BEGIN SOURCE EXTRACT

Interested participants must be willing to meet approximately ten times over the course of AY 13-14. Roughly half of the meetings will be held at Regis, and half at MSU Denver from 1:00 – 3:30 on the following dates:
Friday, September 27th
Friday, October 25th
Friday, November 22nd
Friday, February 7th
Friday, March 7th
Friday, April 11th
The slots from Metro State have been filled! There are six slots for Regis University faculty! Sign up fast!
Faculty and First-Generation College Students: Bridging the Classroom Gap Together
This learning community co-sponsored by the Office of Diversity, Engagement and Inclusion and the Center for Excellence in Teaching and Learning will provide an opportunity for faculty participants to explore intersections of pedagogical issues with intellectual and social context of first-generation students which will ultimately enhance the learning experience for all students.
This learning community will meet in a series of regular 1 ½ hour sessions throughout the academic semester. Common readings will serve to inform the conversations as we work toward continuing the on-going work of supporting and encouraging student success by addressing the following questions:
· What does a first gen student experience in the classroom, on the Regis campus, at home, and in their community and how do these factors affect student learning?
· How does teaching students "on the margin" affect teaching students who are "in the middle?"
· What promising practices have proven effective teaching strategies for first-generation students?
First Generation Latina Graduate Students: Balancing Professional Identity Development with Traditional Family Roles by Valerie Leyva
A Social Constructivist View of Issues Confronting Firs-Generation College Students by Stephen Coffman
Critical Compassionate Pedagogy and the Teacher's Role in First-Generation Student Success by Rchie Hao Havery, V.L. and Housel, T.H. (2011).
Faculty and First-Generation College Students: Bridging the Classroom Gap Together. New Directions for Teaching and Learning, Fall 2012. no. 127
Pre-Diversity Conference Learning Community: Diversity and Social Justice
Fall 2013 Call for Faculty and Staff Learning Community Participants!
You may (or may not!) be aware that Regis University and the Office of Diversity, Engagement, and Inclusion will be hosting the “ALL THE THINGS WE ARE” Conference November 13-15. Keep your eye out for the call for presentations. It is circulating now!
Based upon the recommendation of the conference keynote speaker, Rev. Dr. Jamie Washington, The Center for Excellence in Teaching and Learning (CETL) has partnered with the Office of Diversity, Engagement and Inclusion to convene a learning community around Readings for Diversity and Social Justice (and its companion, Teaching for Diversity and Social Justice).

END SOURCE EXTRACT
BEGIN EXCERPTED RECORDS

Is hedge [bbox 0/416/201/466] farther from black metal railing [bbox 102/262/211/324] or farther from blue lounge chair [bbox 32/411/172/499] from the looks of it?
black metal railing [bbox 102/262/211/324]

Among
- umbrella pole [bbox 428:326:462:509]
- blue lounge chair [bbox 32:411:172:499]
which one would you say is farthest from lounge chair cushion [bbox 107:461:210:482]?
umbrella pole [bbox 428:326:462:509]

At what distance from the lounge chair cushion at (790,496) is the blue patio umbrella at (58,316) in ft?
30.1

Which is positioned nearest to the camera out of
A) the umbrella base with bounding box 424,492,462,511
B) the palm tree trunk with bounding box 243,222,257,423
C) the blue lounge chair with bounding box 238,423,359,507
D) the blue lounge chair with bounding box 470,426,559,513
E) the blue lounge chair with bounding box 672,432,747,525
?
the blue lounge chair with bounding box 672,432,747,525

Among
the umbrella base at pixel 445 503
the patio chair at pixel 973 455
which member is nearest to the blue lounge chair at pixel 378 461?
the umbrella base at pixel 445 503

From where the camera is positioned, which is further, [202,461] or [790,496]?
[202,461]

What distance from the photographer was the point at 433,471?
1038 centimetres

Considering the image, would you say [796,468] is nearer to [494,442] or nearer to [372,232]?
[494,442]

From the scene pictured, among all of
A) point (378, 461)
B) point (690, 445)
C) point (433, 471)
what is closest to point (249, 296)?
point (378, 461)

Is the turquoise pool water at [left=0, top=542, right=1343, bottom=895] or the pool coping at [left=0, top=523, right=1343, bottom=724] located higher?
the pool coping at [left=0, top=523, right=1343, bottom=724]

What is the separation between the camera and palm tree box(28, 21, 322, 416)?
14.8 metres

END EXCERPTED RECORDS

▶ [WORK ORDER 1]:
List every meeting date given in the learning community announcement.
▶ [WORK ORDER 2]:
Repeat word for word the part of the learning community announcement that opens with the words "This learning community will" and closes with "for first-generation students?".

▶ [YOUR RESPONSE 1]:
Friday, September 27th
Friday, October 25th
Friday, November 22nd
Friday, February 7th
Friday, March 7th
Friday, April 11th

▶ [YOUR RESPONSE 2]:
This learning community will meet in a series of regular 1 ½ hour sessions throughout the academic semester. Common readings will serve to inform the conversations as we work toward continuing the on-going work of supporting and encouraging student success by addressing the following questions:
· What does a first gen student experience in the classroom, on the Regis campus, at home, and in their community and how do these factors affect student learning?
· How does teaching students "on the margin" affect teaching students who are "in the middle?"
· What promising practices have proven effective teaching strategies for first-generation students?